9月のお話   鬼仮面
  昔 それはそれは まずしい 一家がありました。
 そのあたり一帯は ほかの土地よりも ずっとずっと 貧しかったのですが、その中にあって、なおいっそう貧しい一家でありました。

 それで そこの一番上の娘は、まだ それほど大きくもならないうちから、遠い町のある家に 奉公に出されました。

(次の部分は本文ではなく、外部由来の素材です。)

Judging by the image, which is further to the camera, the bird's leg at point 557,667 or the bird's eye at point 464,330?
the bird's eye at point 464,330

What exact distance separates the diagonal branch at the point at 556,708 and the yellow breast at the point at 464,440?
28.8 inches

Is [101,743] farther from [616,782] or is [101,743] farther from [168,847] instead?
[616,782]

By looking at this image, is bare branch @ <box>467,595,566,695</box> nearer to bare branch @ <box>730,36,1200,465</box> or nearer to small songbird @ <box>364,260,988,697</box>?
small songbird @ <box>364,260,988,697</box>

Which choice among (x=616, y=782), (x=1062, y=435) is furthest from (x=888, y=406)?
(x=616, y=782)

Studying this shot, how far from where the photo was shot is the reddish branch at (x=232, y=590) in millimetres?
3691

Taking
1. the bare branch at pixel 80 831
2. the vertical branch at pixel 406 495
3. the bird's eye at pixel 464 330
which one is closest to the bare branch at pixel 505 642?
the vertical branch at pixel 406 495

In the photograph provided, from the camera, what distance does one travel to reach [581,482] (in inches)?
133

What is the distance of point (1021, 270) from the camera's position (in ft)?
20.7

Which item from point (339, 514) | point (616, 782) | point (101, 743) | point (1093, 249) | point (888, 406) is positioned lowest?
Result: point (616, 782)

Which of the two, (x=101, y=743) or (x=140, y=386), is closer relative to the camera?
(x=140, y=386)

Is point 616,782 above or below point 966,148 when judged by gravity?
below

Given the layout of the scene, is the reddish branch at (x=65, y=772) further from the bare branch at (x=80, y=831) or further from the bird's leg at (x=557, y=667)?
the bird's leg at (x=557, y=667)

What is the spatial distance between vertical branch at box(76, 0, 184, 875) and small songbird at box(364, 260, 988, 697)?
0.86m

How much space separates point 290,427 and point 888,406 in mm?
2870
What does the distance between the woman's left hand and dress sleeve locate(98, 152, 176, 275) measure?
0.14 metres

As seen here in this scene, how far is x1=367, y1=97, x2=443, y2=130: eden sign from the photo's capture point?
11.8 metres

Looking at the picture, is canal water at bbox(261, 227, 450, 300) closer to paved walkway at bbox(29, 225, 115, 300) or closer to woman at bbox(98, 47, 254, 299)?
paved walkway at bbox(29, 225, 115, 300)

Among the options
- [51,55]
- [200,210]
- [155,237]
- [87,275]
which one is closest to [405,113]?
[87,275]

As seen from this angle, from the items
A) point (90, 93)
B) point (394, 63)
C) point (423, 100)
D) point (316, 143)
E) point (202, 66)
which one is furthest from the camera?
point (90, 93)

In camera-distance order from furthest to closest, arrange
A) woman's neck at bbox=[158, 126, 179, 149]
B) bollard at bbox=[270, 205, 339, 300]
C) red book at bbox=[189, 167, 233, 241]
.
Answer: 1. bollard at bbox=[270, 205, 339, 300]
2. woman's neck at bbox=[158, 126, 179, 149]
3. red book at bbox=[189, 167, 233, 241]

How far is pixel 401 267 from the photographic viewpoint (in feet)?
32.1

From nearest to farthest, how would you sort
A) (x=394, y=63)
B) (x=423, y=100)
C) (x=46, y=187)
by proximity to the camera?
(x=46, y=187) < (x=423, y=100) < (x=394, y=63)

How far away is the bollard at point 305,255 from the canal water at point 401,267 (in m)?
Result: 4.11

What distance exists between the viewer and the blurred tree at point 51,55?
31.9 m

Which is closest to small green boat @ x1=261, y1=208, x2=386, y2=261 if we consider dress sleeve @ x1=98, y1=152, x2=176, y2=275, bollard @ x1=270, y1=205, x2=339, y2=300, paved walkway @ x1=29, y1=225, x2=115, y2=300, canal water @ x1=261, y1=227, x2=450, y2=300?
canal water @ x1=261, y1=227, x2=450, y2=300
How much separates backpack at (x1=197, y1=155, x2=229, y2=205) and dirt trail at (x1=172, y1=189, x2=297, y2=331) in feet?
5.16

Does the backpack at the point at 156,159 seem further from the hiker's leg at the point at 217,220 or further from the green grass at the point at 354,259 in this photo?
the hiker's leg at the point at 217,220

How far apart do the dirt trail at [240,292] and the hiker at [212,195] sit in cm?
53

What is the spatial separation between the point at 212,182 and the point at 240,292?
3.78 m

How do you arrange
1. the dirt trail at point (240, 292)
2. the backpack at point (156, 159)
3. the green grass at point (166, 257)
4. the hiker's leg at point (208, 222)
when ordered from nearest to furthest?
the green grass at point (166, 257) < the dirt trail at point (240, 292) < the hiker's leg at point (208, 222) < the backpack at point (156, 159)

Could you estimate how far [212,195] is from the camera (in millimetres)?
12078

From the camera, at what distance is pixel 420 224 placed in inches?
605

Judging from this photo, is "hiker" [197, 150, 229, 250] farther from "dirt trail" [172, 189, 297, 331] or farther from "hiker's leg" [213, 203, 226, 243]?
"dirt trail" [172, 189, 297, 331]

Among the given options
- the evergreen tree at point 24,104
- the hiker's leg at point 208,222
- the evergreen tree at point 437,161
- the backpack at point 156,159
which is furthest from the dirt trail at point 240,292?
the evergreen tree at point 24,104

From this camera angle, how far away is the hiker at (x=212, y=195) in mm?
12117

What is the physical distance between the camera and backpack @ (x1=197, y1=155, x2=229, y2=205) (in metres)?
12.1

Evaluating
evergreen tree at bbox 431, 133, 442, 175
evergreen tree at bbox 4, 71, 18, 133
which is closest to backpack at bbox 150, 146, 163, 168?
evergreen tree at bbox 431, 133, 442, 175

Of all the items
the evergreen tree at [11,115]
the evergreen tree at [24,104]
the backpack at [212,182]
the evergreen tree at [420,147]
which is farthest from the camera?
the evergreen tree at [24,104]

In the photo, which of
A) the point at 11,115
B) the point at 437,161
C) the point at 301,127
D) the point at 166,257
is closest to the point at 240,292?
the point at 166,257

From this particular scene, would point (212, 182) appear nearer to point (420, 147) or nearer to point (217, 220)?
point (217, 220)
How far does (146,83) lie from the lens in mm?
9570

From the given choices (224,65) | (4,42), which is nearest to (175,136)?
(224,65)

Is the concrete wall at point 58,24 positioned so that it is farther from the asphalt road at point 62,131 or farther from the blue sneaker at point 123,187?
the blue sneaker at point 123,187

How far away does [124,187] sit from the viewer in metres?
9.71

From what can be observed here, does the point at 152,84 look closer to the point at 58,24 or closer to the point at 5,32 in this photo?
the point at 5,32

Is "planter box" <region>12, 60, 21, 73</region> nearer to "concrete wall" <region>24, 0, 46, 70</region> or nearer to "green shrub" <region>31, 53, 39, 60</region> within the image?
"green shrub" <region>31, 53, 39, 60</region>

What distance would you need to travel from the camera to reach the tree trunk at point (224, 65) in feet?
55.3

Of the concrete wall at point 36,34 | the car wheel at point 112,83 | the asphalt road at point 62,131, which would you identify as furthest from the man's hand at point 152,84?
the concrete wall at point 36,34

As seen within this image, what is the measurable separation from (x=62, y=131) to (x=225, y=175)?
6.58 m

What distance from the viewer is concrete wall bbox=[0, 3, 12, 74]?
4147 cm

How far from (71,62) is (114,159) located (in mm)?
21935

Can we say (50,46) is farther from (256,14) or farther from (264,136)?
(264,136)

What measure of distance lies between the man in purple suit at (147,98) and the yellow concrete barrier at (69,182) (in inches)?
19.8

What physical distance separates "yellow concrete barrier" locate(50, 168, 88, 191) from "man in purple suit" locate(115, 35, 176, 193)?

 家が貧しいことも 家が困っていることも 充分 承知していた娘ではありますが、奉公先のお上さんという人は、どうにも へそ曲がりの意地悪で、何かというと この娘にあたったり、冷たくするような人でしたので、娘は 何かあるごとに 随分と泣いて暮らしておりました。
  なんども なんども 家を恋しく思い、まだ来てまもないというのに、早く年季が明けないかと、娘は いつも心待ちにしてすごしておりました。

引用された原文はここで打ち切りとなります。